3 – Une Crimée russe implique un contrôle total sur le Détroit de Kertch, donc sur toute la Mer d’Azov. Cette mer était autrefois considérée comme 100% russe. Elle a été internationalisée sous l’influence de l’Ukraine. L’Ukraine perdrait donc l’indépendance de sa côte dans la Mer d’Azov. Elle ne garde que l’accès à la mer par la Mer Noire, qui est sous influence de la base russe de Sébastopole (cf. ci-dessus).
4 – La Guerre de Crimée est aux Russes ce que Verdun représente aux Français ou Stalingrad représente à la Wehrmacht. M. Poutine bénéficie d’un soutien populaire sans faille car cette prise représente une revanche sur la défaite de 1856. Le Vladimir Poutine de l’après Sochi continue de se présenter comme l’homme du renouveau de la Grande Russie sur la scène internationale.
Après quelques considérations militaires, quelles sont les enjeux économiques? Ceux-ci se jouent plus largement sur l’Ukraine, et non plus seulement sur la Crimée.

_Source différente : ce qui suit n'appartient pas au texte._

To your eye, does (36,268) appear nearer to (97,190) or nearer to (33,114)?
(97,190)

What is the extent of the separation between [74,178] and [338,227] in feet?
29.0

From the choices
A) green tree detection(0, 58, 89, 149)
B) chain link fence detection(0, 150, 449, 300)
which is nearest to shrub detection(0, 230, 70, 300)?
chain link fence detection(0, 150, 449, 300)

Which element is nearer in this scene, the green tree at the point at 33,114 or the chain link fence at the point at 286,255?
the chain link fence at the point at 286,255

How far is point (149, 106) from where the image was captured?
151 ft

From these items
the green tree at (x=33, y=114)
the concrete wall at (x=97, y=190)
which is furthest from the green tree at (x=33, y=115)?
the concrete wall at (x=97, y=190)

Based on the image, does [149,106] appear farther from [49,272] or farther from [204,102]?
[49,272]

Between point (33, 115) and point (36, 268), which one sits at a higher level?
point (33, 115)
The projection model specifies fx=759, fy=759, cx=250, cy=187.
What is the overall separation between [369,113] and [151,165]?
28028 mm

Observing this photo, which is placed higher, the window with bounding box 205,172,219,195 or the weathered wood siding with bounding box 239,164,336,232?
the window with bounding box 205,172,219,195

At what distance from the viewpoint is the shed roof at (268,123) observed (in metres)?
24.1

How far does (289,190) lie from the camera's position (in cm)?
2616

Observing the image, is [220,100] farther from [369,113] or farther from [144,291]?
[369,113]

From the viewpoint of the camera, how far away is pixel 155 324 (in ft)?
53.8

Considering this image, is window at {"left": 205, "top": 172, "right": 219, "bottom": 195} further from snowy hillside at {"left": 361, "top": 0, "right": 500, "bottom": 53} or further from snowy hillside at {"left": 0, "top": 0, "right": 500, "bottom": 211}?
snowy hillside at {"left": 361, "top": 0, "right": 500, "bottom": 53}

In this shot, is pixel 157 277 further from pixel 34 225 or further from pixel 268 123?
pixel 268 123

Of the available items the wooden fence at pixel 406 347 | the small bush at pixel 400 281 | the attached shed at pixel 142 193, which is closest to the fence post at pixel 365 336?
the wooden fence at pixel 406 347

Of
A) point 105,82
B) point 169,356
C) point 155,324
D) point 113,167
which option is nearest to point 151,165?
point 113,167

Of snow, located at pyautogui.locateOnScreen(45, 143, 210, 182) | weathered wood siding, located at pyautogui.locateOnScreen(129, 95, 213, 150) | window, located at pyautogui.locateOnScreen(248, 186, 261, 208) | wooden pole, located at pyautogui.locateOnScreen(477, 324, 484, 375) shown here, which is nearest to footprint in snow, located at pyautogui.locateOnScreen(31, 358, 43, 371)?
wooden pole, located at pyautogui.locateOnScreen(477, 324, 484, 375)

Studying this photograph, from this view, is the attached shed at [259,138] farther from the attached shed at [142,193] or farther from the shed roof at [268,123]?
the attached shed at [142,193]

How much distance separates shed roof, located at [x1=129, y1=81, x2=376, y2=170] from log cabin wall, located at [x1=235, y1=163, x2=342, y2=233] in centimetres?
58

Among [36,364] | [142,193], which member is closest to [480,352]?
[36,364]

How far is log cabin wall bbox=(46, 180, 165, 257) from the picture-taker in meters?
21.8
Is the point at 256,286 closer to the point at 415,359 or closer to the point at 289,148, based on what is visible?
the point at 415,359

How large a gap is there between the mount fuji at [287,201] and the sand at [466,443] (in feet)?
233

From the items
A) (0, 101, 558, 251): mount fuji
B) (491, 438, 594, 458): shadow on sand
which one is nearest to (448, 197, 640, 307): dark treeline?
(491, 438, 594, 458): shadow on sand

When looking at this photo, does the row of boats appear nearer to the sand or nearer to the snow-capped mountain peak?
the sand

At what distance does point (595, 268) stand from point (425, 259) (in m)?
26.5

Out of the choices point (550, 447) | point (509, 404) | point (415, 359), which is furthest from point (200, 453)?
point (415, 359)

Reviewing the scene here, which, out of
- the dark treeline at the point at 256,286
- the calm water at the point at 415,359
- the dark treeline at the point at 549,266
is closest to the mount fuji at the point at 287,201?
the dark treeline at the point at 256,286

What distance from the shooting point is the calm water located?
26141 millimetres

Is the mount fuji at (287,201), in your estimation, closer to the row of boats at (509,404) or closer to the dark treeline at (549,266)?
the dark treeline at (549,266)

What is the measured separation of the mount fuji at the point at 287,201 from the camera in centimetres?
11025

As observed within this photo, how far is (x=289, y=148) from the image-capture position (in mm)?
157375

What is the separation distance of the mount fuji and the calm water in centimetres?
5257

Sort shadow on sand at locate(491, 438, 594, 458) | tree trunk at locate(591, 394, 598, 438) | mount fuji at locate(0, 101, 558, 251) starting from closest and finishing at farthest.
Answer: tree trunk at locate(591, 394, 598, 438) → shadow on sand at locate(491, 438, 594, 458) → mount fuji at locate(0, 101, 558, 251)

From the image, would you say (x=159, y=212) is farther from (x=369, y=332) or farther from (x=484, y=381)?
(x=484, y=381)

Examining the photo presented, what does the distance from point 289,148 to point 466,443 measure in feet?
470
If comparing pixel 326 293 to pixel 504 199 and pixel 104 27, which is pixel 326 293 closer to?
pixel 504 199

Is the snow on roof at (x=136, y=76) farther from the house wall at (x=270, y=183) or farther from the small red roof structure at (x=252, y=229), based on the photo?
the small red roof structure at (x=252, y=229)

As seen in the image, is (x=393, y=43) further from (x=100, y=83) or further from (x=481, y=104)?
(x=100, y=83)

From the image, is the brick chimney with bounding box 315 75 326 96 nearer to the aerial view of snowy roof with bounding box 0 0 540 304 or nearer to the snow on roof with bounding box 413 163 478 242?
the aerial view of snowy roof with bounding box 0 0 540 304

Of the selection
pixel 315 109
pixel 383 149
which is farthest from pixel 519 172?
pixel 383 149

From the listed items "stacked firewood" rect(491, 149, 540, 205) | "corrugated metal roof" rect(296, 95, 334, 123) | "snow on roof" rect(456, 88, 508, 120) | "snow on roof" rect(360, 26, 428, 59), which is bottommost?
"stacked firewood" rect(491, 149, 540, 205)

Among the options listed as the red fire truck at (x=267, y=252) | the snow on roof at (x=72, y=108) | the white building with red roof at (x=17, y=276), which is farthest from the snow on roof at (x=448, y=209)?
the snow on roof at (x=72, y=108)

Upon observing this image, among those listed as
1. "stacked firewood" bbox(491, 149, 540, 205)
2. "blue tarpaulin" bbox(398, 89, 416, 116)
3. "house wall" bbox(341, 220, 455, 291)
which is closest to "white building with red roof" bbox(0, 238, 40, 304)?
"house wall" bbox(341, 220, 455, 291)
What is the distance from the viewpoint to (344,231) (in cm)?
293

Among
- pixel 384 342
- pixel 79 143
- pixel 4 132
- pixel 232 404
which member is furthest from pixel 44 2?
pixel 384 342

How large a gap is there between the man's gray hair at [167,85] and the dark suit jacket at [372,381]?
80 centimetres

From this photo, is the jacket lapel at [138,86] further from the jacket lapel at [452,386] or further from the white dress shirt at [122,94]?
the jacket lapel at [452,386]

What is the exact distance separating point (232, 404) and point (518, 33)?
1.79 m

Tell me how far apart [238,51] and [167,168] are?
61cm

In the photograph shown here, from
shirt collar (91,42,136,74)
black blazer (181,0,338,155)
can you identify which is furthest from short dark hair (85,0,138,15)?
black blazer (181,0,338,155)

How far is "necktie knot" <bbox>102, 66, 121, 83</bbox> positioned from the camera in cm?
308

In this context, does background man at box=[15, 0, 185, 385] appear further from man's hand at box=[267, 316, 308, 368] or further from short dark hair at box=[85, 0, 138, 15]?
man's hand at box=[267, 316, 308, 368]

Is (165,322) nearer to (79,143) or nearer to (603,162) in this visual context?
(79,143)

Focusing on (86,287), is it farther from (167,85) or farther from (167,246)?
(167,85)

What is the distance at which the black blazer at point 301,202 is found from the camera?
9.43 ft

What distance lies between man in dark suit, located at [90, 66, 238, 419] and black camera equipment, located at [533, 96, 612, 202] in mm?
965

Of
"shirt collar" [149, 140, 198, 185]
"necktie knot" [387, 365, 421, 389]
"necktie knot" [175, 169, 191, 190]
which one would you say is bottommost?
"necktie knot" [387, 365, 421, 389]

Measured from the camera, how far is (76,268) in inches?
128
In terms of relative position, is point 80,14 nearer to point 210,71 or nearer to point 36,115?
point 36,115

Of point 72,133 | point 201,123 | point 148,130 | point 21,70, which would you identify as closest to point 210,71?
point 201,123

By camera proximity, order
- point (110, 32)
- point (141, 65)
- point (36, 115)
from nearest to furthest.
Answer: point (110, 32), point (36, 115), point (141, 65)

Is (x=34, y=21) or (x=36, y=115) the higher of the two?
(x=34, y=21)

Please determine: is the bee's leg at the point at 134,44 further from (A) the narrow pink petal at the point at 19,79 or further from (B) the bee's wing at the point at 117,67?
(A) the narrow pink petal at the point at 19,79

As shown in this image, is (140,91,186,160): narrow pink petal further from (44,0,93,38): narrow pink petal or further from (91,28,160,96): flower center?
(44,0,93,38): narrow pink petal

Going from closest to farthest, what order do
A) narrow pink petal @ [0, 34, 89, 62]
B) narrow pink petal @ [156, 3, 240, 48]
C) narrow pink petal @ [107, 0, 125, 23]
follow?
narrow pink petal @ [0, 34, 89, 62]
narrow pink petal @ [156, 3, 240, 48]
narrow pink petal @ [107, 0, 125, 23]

5 – D’un côté, environ un 1/4 de la consommation totale de l’UE, passe en grande partie par des oléoducs et gazoducs situés en Ukraine. De l’autre, la Russie a grandement besoin de sa rente pétrolière et gazière. L’effondrement de l’Empire soviétique et l’indépendance de l’Ukraine ont entraîné une suite de conflits dans ce domaine. La Russie sait que l’Ukraine est le maillon faible de sa distribution vers l’UE, pour cette raison, deux projets de contournements sont à l’étude (cf. Nord Stream et South Stream).
Entretemps, Poutine serait-il prêt à restreindre l’approvisionnement des besoins des principales économies européennes (Allemagne 36%, Italie 27% et France 23%)? La Russie n’accordera des garanties d’approvisionnement aux Européens que si les Ukrainiens cèdent sur les dirigeants de leur nouveau gouvernement. Les ardeurs diplomatiques vont très certainement se calmer…
6 – Les réserves pétrolières potentielles en Mer Noire, largement inexploitées, sont très prometteuses. Les multinationales et, derrière elles, les Etats se livrent déjà une guerre pour s’accaparer les meilleurs forages. Exxon Mobil, Total, etc.
7 – L’Ukraine est en train d’augmenter l’extraction d’uranium et pourrait devenir exportateur.
8 – L’Ukraine détiendrait env. 30% de terre noire.
9 – Depuis 2008, l’Ukraine est débitrice du FMI pour 13 milliards d’euros. Ce montant vous rappelle-t’il des offres russes et européennes?
10 – Les conséquences? Dans le cas où la tension monterait, quelles sont les réelles forces capables de mettre en échec l’armée russe. Un rapide tour d’horizon livre une réponse simple: aucune. La Russie a récemment testé son influence sur l’enlisement du conflit en Syrie. Les forces US sont encore mobilisées sur les terrains moyen-orientaux et l’opinion n’accepterait pas l’ouverture d’un nouveau conflit ouvert avec la Russie. A part des engagements ponctuels en Afrique, les forces militaires européennes hors OTAN n’ont aucune crédibilité.
En résumé, si j’étais M. Vladimir Poutine, je prendrais la Crimée. Et vous?